Pagina
⟨
Populismo e diritto. Dialogando con Enrico Scoditti...
1. Affrontare una riflessione sul rapporto tra populismo e diritto – per quanto limitata e senza pretese – obbliga a fermare lo sguardo per qualche istante sul suo orizzonte (non solo concettuale)[1].
Essa tocca al fondo il rapporto tra politica e diritto, incrocia una molteplicità di questioni costituzionali, a loro volta oggetto di ampio dibattito[2]: la crisi della democrazia rappresentativa, della partecipazione democratica, dei partiti politici, del welfare state, soltanto per ricordarne alcune.
La riflessione neppure può sfuggire alla constatazione del precario stato di salute della politica che, per dirla con Agamben, da tempo sembra aver smarrito la consapevolezza del suo proprium lasciandosi “contaminare” dal diritto[3]. E pure quest’ultimo non versa in migliori condizioni di salute: la globalizzazione ne ha investito la cultura, il linguaggio e le categorie, rendendoli progressivamente più simili a gusci vuoti, simulacri di un nobile e antico passato.
Lo iato tra diritto e vita generato dalle trasformazioni epocali discendenti dagli straordinari sviluppi tecnologici tocca la dimensione spazio-temporale e la natura di tutte le azioni e le relazioni umane, giungendo financo al cuore della questione antropologica (si pensi all’impatto della biogenetica, all’applicazione degli algoritmi e dell’intelligenza artificiale).
Élites intellettuali e classi politiche paiono in prevalenza distratte o in disarmo, “schiacciate” dalla gravità delle sfide o forse dalla sottovalutazione dei fenomeni ad esse correlati.
Anche i cultori del diritto faticano ad orientarsi in questo inedito contesto, in cui la “positività” del diritto statuale è messa sotto scacco da una più “efficiente” liquidità del diritto globale[4]. Dal canto loro internazionalisti, cultori del diritto europeo, costituzionalisti e comparatisti hanno dedicato spazi di riflessione condivisa alla ricerca di un “diritto comune” in grado di restituire i lineamenti di un ordine globale.
Smarrito il paradigma di validità formale del diritto, ci si rivolge alla sostanza, l’efficacia (saldata all’effettività)[5], con tutte le conseguenze che ne discendono in termini di garanzie (legalità, certezza, giustiziabilità).
Le trasformazioni in atto investono la forma di Governo ed esigono la ridefinizione dei confini tra i poteri, inducono altresì a riconsiderare la nozione stessa di potere. Grandi multinazionali, mercati finanziari, agenzie di rating, autorità indipendenti, potenti law firms sottraggono decisioni alle istituzioni politiche, sfilandole dal circuito democratico[6]. Difficile in tal guisa approntare adeguati limiti, checks and balances, a poteri “sfuggenti”, che minacciano in radice i principi fondanti del costituzionalismo, in primis la separazione dei poteri e la rule of law.
⟩
[Voci tratte da una raccolta]
⟨
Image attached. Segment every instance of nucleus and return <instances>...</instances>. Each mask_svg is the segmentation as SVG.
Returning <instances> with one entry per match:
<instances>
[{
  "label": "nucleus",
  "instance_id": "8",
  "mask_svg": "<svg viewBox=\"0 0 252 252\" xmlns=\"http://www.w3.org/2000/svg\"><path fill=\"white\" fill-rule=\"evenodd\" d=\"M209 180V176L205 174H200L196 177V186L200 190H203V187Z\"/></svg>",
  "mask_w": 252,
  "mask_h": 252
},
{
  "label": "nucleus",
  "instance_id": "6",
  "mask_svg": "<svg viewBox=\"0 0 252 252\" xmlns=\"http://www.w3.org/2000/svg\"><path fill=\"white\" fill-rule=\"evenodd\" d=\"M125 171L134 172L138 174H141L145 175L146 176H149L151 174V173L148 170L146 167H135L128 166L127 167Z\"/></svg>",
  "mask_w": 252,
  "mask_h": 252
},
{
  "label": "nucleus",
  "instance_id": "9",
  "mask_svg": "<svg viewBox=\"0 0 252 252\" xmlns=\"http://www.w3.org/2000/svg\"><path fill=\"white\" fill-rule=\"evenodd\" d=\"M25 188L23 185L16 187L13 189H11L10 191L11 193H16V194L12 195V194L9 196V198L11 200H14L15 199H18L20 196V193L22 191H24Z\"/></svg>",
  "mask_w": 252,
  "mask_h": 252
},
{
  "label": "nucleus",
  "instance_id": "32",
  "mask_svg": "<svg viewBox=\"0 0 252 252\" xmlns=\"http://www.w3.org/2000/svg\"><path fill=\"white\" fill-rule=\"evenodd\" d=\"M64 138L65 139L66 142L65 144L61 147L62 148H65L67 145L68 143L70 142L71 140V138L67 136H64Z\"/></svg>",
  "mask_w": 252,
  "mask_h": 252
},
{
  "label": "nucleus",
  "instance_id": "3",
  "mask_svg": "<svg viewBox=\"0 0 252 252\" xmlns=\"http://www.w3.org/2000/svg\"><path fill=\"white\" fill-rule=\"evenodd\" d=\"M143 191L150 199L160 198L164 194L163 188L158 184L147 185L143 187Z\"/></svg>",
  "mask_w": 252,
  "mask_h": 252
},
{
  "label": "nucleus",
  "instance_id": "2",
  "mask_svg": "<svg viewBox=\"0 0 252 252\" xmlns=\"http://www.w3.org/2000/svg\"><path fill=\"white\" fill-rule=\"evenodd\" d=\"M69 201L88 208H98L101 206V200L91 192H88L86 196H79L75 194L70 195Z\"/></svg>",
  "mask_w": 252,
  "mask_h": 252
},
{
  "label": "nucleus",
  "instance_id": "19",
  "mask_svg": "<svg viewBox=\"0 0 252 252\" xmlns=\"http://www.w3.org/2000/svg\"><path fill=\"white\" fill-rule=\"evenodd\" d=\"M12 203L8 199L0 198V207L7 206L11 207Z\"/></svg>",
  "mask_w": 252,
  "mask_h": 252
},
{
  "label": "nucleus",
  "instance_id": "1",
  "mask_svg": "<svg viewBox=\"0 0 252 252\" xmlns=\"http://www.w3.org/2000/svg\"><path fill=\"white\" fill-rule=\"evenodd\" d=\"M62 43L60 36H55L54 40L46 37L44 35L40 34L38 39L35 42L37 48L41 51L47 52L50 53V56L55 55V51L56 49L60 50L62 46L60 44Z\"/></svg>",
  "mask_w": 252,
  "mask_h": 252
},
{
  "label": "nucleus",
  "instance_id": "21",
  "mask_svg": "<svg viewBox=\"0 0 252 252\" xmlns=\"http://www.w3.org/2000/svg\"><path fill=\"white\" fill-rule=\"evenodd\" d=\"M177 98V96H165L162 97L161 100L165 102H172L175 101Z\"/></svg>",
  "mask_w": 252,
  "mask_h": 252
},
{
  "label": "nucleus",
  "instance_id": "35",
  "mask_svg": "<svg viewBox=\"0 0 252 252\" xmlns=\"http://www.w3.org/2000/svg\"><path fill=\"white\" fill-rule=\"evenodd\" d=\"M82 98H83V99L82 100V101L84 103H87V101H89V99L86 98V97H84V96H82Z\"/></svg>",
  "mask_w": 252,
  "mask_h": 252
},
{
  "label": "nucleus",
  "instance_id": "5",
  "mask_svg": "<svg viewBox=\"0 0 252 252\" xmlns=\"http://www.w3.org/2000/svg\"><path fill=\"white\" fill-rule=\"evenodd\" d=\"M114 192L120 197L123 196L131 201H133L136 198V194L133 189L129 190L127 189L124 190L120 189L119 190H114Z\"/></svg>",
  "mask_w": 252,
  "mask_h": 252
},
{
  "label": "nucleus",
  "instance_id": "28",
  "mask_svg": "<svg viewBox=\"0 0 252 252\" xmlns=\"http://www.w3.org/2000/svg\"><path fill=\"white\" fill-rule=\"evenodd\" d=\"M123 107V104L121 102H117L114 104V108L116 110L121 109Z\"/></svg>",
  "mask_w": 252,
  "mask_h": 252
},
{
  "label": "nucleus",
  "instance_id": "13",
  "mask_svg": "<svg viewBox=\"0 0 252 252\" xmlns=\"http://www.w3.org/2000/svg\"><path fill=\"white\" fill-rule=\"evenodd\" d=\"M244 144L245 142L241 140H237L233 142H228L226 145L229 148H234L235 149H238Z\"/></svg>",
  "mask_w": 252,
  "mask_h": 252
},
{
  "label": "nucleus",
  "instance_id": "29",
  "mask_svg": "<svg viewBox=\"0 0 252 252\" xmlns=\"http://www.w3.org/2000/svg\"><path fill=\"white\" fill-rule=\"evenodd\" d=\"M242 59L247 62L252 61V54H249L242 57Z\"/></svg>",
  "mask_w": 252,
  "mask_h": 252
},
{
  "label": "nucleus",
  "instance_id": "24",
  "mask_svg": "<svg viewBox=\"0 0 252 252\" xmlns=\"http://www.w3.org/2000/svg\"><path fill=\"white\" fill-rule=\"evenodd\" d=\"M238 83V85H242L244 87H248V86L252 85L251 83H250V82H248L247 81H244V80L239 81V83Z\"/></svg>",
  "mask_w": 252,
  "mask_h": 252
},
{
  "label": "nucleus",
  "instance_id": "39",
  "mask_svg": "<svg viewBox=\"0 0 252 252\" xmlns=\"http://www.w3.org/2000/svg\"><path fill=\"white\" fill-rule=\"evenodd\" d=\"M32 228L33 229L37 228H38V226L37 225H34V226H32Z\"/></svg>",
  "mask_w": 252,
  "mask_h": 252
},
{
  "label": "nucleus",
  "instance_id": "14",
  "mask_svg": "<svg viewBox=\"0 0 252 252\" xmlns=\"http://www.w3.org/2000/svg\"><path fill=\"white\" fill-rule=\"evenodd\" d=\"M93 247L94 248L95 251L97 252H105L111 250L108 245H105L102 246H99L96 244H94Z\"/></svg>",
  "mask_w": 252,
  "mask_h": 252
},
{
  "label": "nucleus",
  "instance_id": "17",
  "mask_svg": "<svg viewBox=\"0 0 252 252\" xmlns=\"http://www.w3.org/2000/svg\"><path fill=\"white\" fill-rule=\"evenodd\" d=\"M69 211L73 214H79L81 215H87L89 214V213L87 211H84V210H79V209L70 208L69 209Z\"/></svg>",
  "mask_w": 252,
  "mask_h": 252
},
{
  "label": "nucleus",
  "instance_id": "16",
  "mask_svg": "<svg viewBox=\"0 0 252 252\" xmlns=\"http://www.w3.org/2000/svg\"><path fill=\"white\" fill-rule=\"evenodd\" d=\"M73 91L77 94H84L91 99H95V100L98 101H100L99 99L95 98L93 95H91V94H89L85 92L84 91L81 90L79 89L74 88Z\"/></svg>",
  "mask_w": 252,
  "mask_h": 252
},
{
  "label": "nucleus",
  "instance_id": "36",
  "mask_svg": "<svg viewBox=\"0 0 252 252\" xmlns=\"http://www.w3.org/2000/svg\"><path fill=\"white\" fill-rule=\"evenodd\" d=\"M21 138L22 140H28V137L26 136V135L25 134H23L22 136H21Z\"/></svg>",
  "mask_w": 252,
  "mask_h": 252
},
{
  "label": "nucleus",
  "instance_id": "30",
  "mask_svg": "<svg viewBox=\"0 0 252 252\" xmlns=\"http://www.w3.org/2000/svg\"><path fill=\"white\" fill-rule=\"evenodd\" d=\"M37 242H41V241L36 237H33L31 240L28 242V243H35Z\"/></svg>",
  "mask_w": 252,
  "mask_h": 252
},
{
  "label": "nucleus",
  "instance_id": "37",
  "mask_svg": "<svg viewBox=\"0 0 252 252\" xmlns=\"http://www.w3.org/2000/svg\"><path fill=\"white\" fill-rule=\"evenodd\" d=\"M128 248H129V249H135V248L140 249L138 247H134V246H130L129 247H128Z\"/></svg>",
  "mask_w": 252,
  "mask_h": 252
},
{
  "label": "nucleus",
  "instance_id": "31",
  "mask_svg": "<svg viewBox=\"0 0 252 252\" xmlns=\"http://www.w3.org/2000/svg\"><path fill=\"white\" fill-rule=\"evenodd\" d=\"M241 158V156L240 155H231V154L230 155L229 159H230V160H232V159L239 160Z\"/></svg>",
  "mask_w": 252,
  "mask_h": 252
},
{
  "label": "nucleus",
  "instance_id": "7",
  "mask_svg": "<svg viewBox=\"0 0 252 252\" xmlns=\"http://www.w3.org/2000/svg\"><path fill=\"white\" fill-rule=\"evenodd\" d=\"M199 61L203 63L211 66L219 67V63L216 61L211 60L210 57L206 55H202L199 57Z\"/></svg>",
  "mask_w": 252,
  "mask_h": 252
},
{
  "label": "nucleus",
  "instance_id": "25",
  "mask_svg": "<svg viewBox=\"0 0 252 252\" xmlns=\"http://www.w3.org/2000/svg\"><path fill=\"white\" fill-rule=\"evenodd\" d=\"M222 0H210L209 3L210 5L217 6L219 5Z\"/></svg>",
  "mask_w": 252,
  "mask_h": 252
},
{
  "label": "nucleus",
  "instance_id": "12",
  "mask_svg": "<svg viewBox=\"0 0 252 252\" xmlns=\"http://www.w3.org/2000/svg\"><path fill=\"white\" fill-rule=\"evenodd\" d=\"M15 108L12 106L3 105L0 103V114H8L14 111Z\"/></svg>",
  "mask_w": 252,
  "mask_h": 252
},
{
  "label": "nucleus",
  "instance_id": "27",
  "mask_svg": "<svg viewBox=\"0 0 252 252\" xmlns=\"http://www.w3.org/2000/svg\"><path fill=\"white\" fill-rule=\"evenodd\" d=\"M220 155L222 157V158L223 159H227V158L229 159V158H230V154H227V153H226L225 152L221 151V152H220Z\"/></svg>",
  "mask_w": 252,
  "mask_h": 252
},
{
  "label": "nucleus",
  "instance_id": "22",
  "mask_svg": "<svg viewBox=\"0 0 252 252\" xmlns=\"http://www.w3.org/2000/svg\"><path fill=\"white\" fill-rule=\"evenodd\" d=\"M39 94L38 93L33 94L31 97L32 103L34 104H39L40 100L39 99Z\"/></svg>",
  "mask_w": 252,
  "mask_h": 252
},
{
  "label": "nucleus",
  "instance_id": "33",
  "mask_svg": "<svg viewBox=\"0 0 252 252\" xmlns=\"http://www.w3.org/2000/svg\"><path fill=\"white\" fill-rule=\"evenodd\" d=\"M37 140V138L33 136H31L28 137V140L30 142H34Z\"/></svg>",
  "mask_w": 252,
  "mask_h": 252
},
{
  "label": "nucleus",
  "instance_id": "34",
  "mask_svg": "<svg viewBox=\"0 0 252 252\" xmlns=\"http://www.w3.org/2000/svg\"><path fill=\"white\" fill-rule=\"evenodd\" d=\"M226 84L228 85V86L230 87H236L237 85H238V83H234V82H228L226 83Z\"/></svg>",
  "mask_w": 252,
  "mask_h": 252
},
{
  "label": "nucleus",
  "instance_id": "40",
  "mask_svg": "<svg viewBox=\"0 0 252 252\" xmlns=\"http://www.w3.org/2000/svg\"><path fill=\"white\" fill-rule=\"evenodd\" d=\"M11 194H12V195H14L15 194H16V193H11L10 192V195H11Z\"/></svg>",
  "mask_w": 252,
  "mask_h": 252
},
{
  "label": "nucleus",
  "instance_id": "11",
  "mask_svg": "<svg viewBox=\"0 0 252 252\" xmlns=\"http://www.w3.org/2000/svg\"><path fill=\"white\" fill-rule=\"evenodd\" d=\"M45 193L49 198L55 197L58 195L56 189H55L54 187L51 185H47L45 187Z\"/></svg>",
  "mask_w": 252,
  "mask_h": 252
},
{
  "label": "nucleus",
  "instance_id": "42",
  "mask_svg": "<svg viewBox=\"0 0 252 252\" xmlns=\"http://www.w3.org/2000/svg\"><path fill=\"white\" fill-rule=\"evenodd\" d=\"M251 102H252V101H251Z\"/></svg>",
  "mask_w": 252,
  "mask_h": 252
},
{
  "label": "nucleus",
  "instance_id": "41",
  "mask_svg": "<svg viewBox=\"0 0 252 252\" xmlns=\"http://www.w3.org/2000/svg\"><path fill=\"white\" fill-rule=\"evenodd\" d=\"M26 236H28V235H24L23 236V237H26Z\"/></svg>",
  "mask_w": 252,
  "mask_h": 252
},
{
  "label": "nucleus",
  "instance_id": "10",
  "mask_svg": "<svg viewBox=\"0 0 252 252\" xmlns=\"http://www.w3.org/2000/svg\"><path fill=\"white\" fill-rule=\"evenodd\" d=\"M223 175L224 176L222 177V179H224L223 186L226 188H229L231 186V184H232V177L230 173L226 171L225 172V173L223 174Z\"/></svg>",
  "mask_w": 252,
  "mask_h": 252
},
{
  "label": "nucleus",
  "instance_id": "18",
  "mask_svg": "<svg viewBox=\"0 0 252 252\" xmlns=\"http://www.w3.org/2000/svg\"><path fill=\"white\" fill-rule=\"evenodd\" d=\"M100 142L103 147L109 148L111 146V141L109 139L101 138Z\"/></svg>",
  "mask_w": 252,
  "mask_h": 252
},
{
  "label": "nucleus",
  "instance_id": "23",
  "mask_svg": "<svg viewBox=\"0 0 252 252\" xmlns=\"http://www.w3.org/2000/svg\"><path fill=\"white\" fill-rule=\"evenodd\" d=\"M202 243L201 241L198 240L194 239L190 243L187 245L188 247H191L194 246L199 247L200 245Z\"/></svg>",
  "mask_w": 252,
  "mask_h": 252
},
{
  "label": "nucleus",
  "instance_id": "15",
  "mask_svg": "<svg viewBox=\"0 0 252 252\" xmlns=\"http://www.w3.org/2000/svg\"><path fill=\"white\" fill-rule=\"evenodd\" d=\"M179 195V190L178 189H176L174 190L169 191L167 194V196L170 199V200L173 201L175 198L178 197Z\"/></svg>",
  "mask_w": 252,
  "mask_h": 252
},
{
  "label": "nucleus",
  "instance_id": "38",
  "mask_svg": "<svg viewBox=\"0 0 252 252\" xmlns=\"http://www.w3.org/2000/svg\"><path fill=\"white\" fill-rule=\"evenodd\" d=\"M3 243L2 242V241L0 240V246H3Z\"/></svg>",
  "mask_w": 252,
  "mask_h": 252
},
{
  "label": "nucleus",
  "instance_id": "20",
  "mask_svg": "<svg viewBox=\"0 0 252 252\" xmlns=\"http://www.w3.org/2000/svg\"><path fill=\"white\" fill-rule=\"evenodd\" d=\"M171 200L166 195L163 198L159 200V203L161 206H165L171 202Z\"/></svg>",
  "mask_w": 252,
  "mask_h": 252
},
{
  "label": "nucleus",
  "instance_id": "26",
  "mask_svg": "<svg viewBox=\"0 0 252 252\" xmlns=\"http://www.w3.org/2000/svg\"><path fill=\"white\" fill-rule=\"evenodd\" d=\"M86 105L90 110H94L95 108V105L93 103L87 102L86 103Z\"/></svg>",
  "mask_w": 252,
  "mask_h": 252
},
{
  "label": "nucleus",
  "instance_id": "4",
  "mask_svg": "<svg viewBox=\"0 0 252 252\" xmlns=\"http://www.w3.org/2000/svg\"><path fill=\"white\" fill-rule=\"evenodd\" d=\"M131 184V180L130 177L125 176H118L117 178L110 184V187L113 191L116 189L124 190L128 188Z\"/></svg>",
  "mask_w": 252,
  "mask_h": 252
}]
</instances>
⟩
Compiti
a) Restituisci il passo del testo su populismo e diritto che comincia con "Anche i cultori" e prosegue fino a "un ordine globale.".
b) Trasforma in una tabella Markdown con le colonne n e Riga soltanto le righe dei record che vanno dalla prima fino a quella con "138L65 139L66 142L65", entrambe incluse, tralasciando le righe vuote.
Il testo e i record non hanno alcun legame tra loro.

Risposte in ordine
a)
Anche i cultori del diritto faticano ad orientarsi in questo inedito contesto, in cui la “positività” del diritto statuale è messa sotto scacco da una più “efficiente” liquidità del diritto globale[4]. Dal canto loro internazionalisti, cultori del diritto europeo, costituzionalisti e comparatisti hanno dedicato spazi di riflessione condivisa alla ricerca di un “diritto comune” in grado di restituire i lineamenti di un ordine globale.

b)
| n | Riga |
|---|---|
| 1 | Image attached. Segment every instance of nucleus and return <instances>...</instances>. Each mask_svg is the segmentation as SVG. |
| 2 | Returning <instances> with one entry per match: |
| 3 | <instances> |
| 4 | [{ |
| 5 |   "label": "nucleus", |
| 6 |   "instance_id": "8", |
| 7 |   "mask_svg": "<svg viewBox=\"0 0 252 252\" xmlns=\"http://www.w3.org/2000/svg\"><path fill=\"white\" fill-rule=\"evenodd\" d=\"M209 180V176L205 174H200L196 177V186L200 190H203V187Z\"/></svg>", |
| 8 |   "mask_w": 252, |
| 9 |   "mask_h": 252 |
| 10 | }, |
| 11 | { |
| 12 |   "label": "nucleus", |
| 13 |   "instance_id": "6", |
| 14 |   "mask_svg": "<svg viewBox=\"0 0 252 252\" xmlns=\"http://www.w3.org/2000/svg\"><path fill=\"white\" fill-rule=\"evenodd\" d=\"M125 171L134 172L138 174H141L145 175L146 176H149L151 174V173L148 170L146 167H135L128 166L127 167Z\"/></svg>", |
| 15 |   "mask_w": 252, |
| 16 |   "mask_h": 252 |
| 17 | }, |
| 18 | { |
| 19 |   "label": "nucleus", |
| 20 |   "instance_id": "9", |
| 21 |   "mask_svg": "<svg viewBox=\"0 0 252 252\" xmlns=\"http://www.w3.org/2000/svg\"><path fill=\"white\" fill-rule=\"evenodd\" d=\"M25 188L23 185L16 187L13 189H11L10 191L11 193H16V194L12 195V194L9 196V198L11 200H14L15 199H18L20 196V193L22 191H24Z\"/></svg>", |
| 22 |   "mask_w": 252, |
| 23 |   "mask_h": 252 |
| 24 | }, |
| 25 | { |
| 26 |   "label": "nucleus", |
| 27 |   "instance_id": "32", |
| 28 |   "mask_svg": "<svg viewBox=\"0 0 252 252\" xmlns=\"http://www.w3.org/2000/svg\"><path fill=\"white\" fill-rule=\"evenodd\" d=\"M64 138L65 139L66 142L65 144L61 147L62 148H65L67 145L68 143L70 142L71 140V138L67 136H64Z\"/></svg>", |